4. Respiratory complications


There is strong evidence that epidural analgesia is associated with a reduced risk of respiratory complications, particularly during open abdominal aortic or coronary bypass surgery. However, cardiovascular and gastrointestinal advantages are seen only when the epidural catheter is in the thoracic segment and only with non-opioid anesthetics. In clinical practice, epidural solutions often combine a low-dose local anesthetic with an opioid such as fentanyl. A meta-analysis of 50 RCTs showed that local anesthetic alone accounted for 4%, opioid alone 28%, and 68% combined anesthetic-opioid in the studies. In general, the protective effect against pneumonia of epidural analgesia after abdominal or thoracic surgery appears to have decreased over the past 35 years, probably due to the reduced risk of surgery. Controversy over the respiratory benefit of epidural analgesia is increasingly irrelevant as surgical techniques become less invasive.

5. Digestive complications


Significant adverse effects on the ileum after major abdominal surgery related to discomfort, complications, and prolonged hospital stay. Valuable evidence supports the view that epidurals, not opioids, can reduce the risk of ileostomy. A meta-analysis of 22 RCTs studying abdominal surgery showed that epidurals reduced the time to gastrointestinal recovery by 24-36 hours compared with systemic or epidural opioids. However, a meta-analysis of epidural analgesia after colorectal surgery showed that improved analgesia and reduced incidence of ileal complications did not shorten hospital stay.
A meta-analysis showed that continuous intravenous lidocaine infusion during and after surgery is a less invasive method associated with other advantages such as reduced ileal time, reduced pain scores, and decreased risk of postoperative vomiting and nausea surgery and reduced hospital stay. Chewing gum, an evidence-based approach to preventing or improving postoperative ileus is probably much simpler and safer.
There are currently no comparative studies showing that epidural analgesia reduces the risk of ileus more than intravenous lidocaine or chewing gum. In a recent paper, the authors state that there is a "serious lack of evidence to support the use of epidural analgesia and we question its routine use in postoperative analgesia." belly".

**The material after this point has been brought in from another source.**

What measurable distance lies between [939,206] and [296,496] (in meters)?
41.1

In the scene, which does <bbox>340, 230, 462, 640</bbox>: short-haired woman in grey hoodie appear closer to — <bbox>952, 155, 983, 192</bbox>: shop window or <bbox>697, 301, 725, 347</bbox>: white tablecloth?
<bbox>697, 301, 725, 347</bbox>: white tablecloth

Giảm đau ngoài màng cứng có ảnh hưởng tới hồi tràng trong hệ tiêu hóa
Giảm đau ngoài màng cứng có ảnh hưởng tới hồi tràng trong hệ tiêu hóa

6. Rate of thromboembolism


A meta-analysis reported in 2000 found that intraoperative neuraxial anesthesia reduces the incidence of deep vein thrombosis and pulmonary embolism. However, the majority of studies were performed prior to the advent of new thromboprophylaxis and minimally invasive surgery. The effect of postoperative epidural analgesia on coagulation regulation is unknown.
More recently, a meta-analysis of open aortic surgery, laparotomy, total hip and knee replacement did not demonstrate that epidural analgesia reduces thromboembolic complications. An overview of the influence of pathophysiological status, major surgery results noted that “In patients with gastrointestinal surgery without elective surgery, epidural analgesia did not seem to reduce anastomosis, blood loss in the anastomosis. surgery, need for blood transfusion, risk of embolism, cardiovascular complications, or length of hospital stay compared with conventional analgesia.

7. Patient satisfaction


In general, poor postoperative analgesia and analgesia side effects are associated with low patient satisfaction. However, patient satisfaction as an important goal is less studied. Only 2 RCTs out of 95 were recorded using a valuable tool to assess patient satisfaction. The authors note that “despite the hypothesized benefits of this superior analgesia, there is a lack of high-quality data on the efficacy of other analgesic modalities and regimens on patient outcomes reported such as health-related quality of life, quality of recovery and patient satisfaction.